What is certain is that the salt (or rather, the sodium contained in the salt. Which represents about 40% by weight) is responsible for raising the values of arterial pressure. Which, as is known, are related to an increase in cardiovascular risk. The result is that if the cholesterol is high. And even the arterial pressure is the probability of incurring a cardiovascular disease over time increases.
If the cholesterol is high, therefore, the attention to the salt in the diet must be greater: not because the cholesterol can rise further. But because otherwise, it adds an additional (and unwanted) element of risk of hypertension. And cardiovascular in general.
If you are at risk, it is therefore important to maintain a balanced. And controlled diet low in salt, possibly also integrating the consumption of some natural products such as certain probiotic strains. And of fermented red rice extract containing Monacolin K, a substance that helps to maintain its values at physiological levels.
Furthermore, it has been shown that consumption of salt higher than the daily dose is also associated with the onset of other chronic degenerative diseases, such as tumors of the digestive system, in particular, those of the stomach, osteoporosis and kidney diseases.
Salt consumption: how to behave?
Also this year as for the past ones, the Italian Society of Human Nutrition (SINU) supported the “Salt Awareness Week” in Italy, the World Week for Salt Reduction (“More health with less salt and less sugar”) , in March 2019), an appointment promoted for the eleventh year of WASH (World Action on Salt & Health).
Here are some practical tips to reduce or control the daily dose of salt:
-In general, the best strategy is to use common sense, trying to limit, for example, the use of salt in domestic food preparation. In this sense, the first step is to acquire an awareness of one’s habitual salt consumption by measuring the excretion of sodium determined in the urine. Or through a specific questionnaire, so as to be able to realize the gap between one’s level of intake and that of recommended (<5g / day).
-Reduce the consumption of salt for all family members gradually. So as to allow everyone’s taste to gradually adapt to the lower salt content. And, therefore, sodium content in the food.
-To be aware and not only of the quantity of salt we add to the food in the kitchen. While we are cooking, and at the table, when we consume. But also of that present in the already packaged foods that we buy as ready products, reading the labels.
-Be informed about the main sources of salt in food products that are part of our diet, such as bread, sausages, cheeses, meat, fish, canned products and so on. So you can learn to understand which of them are the most important for our diet and needs.
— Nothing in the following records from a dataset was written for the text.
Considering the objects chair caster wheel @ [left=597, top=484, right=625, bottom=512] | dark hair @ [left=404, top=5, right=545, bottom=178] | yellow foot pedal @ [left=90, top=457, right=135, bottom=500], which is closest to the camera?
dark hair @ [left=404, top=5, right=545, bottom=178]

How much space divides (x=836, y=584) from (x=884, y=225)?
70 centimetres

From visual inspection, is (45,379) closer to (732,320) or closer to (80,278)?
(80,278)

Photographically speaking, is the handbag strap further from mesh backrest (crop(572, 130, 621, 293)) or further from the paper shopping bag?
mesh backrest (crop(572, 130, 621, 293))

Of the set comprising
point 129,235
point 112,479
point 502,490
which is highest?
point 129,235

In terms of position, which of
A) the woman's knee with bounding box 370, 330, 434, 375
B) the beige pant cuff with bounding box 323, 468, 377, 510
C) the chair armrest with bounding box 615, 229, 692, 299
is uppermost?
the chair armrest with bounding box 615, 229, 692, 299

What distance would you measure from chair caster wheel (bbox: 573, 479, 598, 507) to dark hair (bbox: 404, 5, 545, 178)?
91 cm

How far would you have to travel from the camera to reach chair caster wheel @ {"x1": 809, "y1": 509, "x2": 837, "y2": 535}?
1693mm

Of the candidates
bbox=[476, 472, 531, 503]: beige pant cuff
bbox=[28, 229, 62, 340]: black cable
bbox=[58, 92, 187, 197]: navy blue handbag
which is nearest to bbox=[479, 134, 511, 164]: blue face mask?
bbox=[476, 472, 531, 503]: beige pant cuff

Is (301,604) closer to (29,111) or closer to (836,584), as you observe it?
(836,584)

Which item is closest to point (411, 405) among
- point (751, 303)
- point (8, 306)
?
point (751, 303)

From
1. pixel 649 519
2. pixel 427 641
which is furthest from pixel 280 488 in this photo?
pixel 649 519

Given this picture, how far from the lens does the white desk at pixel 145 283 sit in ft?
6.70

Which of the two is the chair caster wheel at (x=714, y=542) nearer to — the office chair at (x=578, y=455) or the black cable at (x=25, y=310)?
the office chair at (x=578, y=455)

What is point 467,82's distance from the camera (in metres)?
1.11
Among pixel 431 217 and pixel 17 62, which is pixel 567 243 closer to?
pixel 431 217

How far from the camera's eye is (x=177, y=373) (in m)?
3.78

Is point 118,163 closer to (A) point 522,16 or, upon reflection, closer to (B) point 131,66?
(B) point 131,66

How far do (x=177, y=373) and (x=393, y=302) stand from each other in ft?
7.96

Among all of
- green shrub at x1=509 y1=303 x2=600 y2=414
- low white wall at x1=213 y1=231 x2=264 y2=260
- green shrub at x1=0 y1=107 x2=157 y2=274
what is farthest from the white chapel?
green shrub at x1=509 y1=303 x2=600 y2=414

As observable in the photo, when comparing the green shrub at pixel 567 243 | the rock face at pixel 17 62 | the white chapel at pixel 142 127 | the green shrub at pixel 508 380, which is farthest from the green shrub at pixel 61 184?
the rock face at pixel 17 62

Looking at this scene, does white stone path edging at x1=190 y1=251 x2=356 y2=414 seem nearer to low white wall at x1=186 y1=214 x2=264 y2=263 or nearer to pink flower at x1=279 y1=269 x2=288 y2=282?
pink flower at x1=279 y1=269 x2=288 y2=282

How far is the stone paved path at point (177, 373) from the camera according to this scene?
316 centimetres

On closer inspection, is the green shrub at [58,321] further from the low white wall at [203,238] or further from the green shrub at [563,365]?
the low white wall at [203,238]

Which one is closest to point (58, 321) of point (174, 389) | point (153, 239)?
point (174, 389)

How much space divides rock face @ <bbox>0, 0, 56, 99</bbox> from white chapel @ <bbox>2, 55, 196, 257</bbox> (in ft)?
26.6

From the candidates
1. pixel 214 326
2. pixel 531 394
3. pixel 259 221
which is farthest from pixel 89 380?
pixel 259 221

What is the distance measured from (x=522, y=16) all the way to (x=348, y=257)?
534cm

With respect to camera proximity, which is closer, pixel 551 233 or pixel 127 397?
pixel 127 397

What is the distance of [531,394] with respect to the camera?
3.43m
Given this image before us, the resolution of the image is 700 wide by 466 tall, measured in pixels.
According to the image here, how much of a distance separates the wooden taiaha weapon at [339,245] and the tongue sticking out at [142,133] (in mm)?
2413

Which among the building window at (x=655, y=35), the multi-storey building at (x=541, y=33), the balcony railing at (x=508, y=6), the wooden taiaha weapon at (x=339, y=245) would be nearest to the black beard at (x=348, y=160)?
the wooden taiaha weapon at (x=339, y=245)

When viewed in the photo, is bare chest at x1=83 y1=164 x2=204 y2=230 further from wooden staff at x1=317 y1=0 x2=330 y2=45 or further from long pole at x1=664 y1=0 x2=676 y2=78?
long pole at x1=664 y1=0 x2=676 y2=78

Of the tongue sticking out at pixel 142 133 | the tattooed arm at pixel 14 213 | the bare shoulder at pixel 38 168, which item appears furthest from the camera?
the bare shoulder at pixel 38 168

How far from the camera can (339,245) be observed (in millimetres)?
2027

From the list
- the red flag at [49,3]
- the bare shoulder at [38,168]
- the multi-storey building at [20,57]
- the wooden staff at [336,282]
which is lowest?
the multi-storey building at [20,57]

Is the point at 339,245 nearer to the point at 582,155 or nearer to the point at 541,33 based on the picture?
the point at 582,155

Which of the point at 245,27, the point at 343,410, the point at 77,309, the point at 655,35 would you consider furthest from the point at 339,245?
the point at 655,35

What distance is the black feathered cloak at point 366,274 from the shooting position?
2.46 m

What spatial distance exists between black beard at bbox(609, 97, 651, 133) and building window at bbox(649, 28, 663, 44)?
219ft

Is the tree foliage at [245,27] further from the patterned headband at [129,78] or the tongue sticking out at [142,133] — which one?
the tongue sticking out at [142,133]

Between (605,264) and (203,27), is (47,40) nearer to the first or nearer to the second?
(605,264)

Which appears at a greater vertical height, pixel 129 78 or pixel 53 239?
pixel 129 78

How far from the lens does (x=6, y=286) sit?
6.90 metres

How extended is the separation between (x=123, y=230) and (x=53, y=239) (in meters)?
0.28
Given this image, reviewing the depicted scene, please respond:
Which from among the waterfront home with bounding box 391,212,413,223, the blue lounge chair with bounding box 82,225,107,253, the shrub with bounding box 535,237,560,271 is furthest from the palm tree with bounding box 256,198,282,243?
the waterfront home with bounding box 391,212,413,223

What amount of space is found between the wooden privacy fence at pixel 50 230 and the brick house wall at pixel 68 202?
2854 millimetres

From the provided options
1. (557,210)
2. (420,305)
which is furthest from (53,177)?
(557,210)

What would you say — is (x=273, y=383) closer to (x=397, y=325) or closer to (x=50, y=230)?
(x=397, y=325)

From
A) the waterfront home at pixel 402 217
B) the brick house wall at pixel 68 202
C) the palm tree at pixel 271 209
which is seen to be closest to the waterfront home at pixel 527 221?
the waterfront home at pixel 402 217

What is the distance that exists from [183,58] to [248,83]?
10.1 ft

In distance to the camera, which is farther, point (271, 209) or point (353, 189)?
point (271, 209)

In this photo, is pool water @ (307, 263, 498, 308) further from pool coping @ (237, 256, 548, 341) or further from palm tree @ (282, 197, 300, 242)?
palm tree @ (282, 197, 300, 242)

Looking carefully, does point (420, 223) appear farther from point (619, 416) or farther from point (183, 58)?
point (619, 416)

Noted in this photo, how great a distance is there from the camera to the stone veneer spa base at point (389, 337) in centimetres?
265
-Check from time to time the results of our efforts to reduce salt intake, again measuring urinary excretion or reviewing questionnaire responses.
-Do not add salt to children’s meals, at least throughout the first year of life.
-Limit the use of alternative sodium seasonings such as the stock cube, ketchup, soy sauce, mustard, etc.
-Learn to flavor foods with aromatic herbs. And spices such as onion, basil, parsley, rosemary, sage, mint, lemon balm, oregano, marjoram, celery, leek, thyme, fennel seeds, pepper, chili pepper, nutmeg, saffron, curry.
-Learn to enhance the flavor of foods using extra virgin olive oil, lemon juice, and vinegar.
-Choose, when available, low-salt product lines such as salt-free bread, fresh non-aged cheeses, skim milk, low-fat milk, low-fat yogurt, ricotta, fresh vegetables, etc.
-Only occasionally consume processed foods rich in salt. Such as salty snacks, potato chips in the bag, table olives, salted anchovies, some cured meats, and aged cheeses, etc.
-If you practice a moderate sport, reintegrate the fluids lost through sweating with water.